Presente nessa reunião, o produtor de leite Marcos Libório de Oliveira afirma que em nenhum momento eles foram claros sobre quanto os pequenos agricultores receberiam nessa parceria. “Disseram que o contrato seria de 12 anos e a usina teria o direito de estender por mais dois anos se quisesse, sem que nós pudéssemos contestar”, relata. Depois de muita insistência, Oliveira conseguiu uma estimativa de valores, “mas nada oficial”. O representante da usina disse que a empresa estaria disposta a pagar, no máximo, 4 mil reais por alqueire arrendado ao ano. Um alqueire paulista equivale a 24.400 metros quadrados. Os sítios dos assentados em Sandovalina têm, em média, 6 alqueires. “Fiz as contas, e isso não chega a um salário mínimo por mês. Não tem vantagem para o agricultor e ainda destrói outras plantações, porque a cana devasta tudo por onde passa.”

O agricultor Renner Dias Moreira também participou do encontro e chegou a levar algumas abóboras, pensando que se tratava de uma parceria com a indústria de alimentos, não com os usineiros. Segundo ele, a produção açucareira traz impactos negativos para a vizinhança.
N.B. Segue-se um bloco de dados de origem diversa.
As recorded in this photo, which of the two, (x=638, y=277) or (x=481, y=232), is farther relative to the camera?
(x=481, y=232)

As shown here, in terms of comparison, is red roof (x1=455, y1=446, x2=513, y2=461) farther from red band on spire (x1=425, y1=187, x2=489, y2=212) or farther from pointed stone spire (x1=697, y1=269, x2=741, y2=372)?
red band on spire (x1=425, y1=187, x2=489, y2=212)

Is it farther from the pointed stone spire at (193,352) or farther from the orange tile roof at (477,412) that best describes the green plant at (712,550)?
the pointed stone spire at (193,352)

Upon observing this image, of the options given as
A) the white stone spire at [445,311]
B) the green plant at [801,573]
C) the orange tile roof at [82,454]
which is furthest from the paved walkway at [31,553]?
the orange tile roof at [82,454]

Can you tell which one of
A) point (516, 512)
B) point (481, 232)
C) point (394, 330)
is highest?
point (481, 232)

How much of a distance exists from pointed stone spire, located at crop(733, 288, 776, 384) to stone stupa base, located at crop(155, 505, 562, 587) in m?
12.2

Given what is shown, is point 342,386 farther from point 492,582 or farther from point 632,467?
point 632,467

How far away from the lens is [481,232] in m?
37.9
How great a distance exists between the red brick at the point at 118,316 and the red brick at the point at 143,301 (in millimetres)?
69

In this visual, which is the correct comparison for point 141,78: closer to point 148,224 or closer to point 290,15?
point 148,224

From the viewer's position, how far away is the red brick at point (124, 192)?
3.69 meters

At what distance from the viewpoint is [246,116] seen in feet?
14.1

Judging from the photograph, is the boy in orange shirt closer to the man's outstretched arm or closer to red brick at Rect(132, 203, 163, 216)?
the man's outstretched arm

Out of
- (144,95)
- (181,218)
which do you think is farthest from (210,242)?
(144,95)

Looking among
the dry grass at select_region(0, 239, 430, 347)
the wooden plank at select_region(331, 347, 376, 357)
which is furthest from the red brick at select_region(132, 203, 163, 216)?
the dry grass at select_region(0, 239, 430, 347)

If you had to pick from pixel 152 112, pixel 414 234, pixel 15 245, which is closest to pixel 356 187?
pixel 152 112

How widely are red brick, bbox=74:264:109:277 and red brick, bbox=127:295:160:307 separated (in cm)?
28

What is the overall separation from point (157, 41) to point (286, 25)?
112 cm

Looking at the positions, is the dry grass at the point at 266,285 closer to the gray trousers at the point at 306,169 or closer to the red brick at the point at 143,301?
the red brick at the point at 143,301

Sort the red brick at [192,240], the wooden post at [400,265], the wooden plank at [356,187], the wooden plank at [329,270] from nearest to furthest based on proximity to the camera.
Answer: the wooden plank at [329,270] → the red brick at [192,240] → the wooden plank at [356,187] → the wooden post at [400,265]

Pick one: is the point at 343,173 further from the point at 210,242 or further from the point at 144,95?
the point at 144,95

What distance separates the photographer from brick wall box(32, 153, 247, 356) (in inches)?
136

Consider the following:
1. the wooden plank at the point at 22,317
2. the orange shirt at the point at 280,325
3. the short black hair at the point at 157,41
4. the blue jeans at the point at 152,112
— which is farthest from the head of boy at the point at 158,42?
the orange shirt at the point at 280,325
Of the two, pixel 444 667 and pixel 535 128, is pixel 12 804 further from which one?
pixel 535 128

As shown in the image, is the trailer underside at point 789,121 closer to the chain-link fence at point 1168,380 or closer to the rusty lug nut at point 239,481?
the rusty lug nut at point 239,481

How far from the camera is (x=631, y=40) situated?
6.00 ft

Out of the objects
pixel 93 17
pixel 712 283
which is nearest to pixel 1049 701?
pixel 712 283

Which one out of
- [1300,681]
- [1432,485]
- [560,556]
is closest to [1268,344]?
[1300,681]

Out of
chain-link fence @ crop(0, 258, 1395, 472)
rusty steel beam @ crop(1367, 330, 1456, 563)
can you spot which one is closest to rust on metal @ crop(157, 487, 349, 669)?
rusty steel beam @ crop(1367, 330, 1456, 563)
A pulverização aérea de agrotóxicos atinge outras plantações e, muitas vezes, impede que pequenos produtores desenvolvam produções agroecológicas ou orgânicas. “A indústria da seda, que trazia muitos benefícios, abandonou a região porque o veneno mata o bicho-da-seda. Os sericicultores estão sem fonte de renda devido ao impacto da cana”, denuncia. A ideia de uma parceria com grandes indústrias seria bem-vinda se os agricultores tivessem autonomia sobre suas terras e pudessem produzir com menos impacto ambiental. No entanto, a proposta de ceder terrenos para o cultivo de cana foi rejeitada de tal forma que as reuniões previstas para outros municípios foram canceladas. “Ninguém assinou a carta de intenção”, diz Oliveira. •

Publicado na edição n° 1351 de CartaCapital, em 05 de março de 2025.

Este texto aparece na edição impressa de CartaCapital sob o título ‘Trator eleitoral’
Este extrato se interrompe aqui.